**Text:**
================================

Synchronize Google Drive to your hard disk using Python

This tutorial demonstrates how you can easily synchronize your GDrive(or particular folders) onto your hard drive. Initially this was implemented because one of our projects required a build system for software which was dependent on large media files, stored in a GDrive folder. Our requirement was simple: Automatically pull the latest files from the server before building the software. Also because we are dealing with large amounts of data, it would be highly inefficient for the software to download all files every single time. Instead we wanted a solution that only updates the files if they have changed.

Here we only cover the downstream link, which means the software will pull changes from the GDrive to your hard disk but not the other way round. The implementation uses the Google Drive API so in order to get started we first need to activate the API for your GDrive.

Setting up the Authentication

In order to do so, please follow the description in the following article:

TODO

This will leave you with an API key in the JSON format. All you need to do is to rename this file to client_secrets.json and put it into your current working directory. The authentication with GDrive is made very simple with the pydrive package. Downloading items can be done using the apiclient package. We use pip to install these packages:

$ pip install pydrive apiclient

Let’s start by importing the libraries that we need:

import os
import sys
import hashlib
from pathlib import Path
from pydrive.auth import GoogleAuth
from pydrive.drive import GoogleDrive
from apiclient import http

Let’s also add some color to the output:

from colorama import init
from colorama import Fore, Back, Style
init()

================================

**Supplied material:**
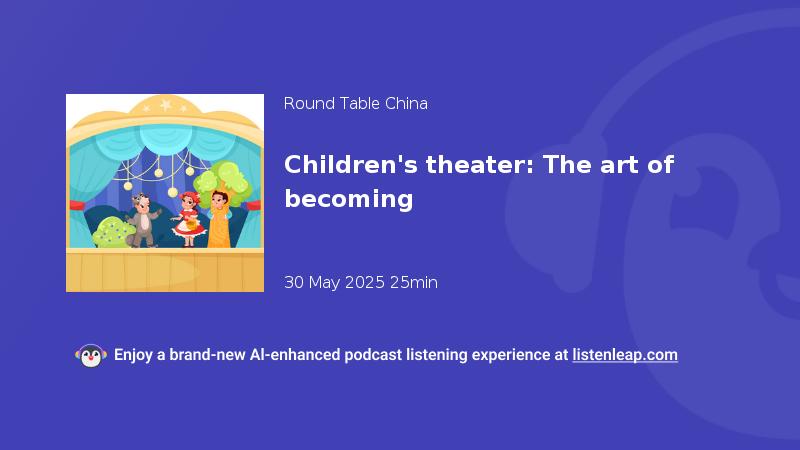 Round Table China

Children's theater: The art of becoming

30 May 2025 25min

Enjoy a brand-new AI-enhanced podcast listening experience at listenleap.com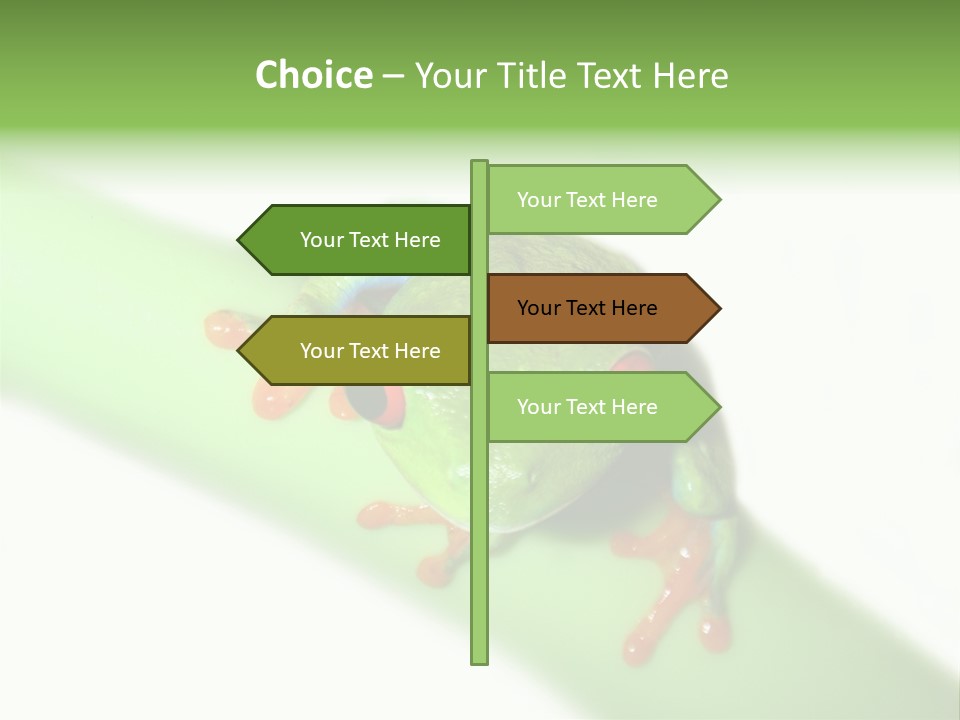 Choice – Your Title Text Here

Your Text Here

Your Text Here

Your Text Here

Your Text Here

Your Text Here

================================

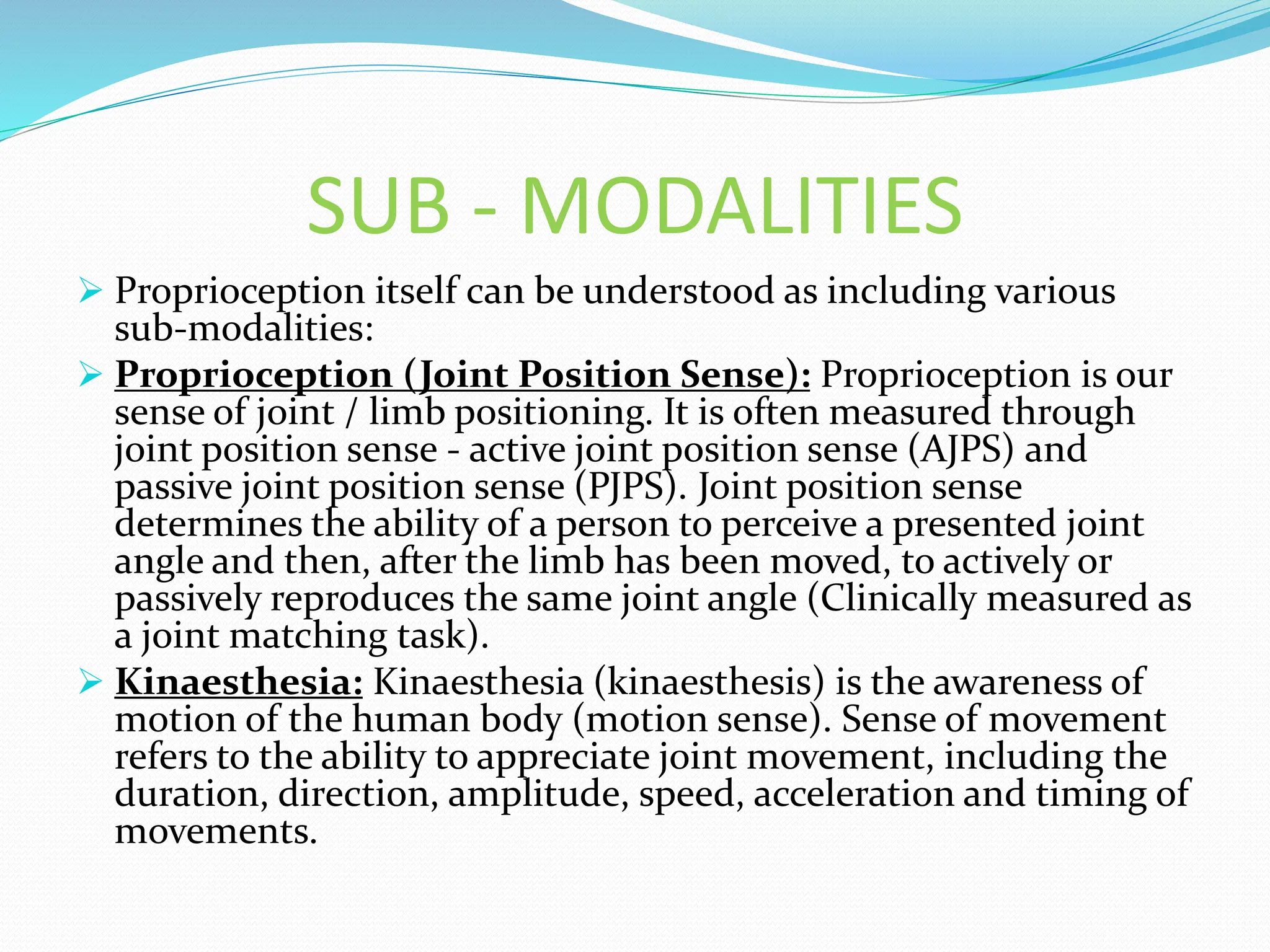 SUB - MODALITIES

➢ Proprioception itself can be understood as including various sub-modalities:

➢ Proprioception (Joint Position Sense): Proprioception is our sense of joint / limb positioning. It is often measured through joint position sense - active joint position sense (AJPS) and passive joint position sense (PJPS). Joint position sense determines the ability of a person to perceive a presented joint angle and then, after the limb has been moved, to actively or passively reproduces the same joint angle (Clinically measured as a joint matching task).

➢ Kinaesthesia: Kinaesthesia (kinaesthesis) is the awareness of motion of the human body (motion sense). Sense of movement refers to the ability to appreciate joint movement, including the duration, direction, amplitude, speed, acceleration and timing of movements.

================================

Rewrite the passage of the Google Drive sync tutorial starting at "Here we only" and ending at "for your GDrive.", renaming "hard disk" to "local disk". The listing is separate material, apart from the Google Drive sync tutorial.

Here we only cover the downstream link, which means the software will pull changes from the GDrive to your local disk but not the other way round. The implementation uses the Google Drive API so in order to get started we first need to activate the API for your GDrive.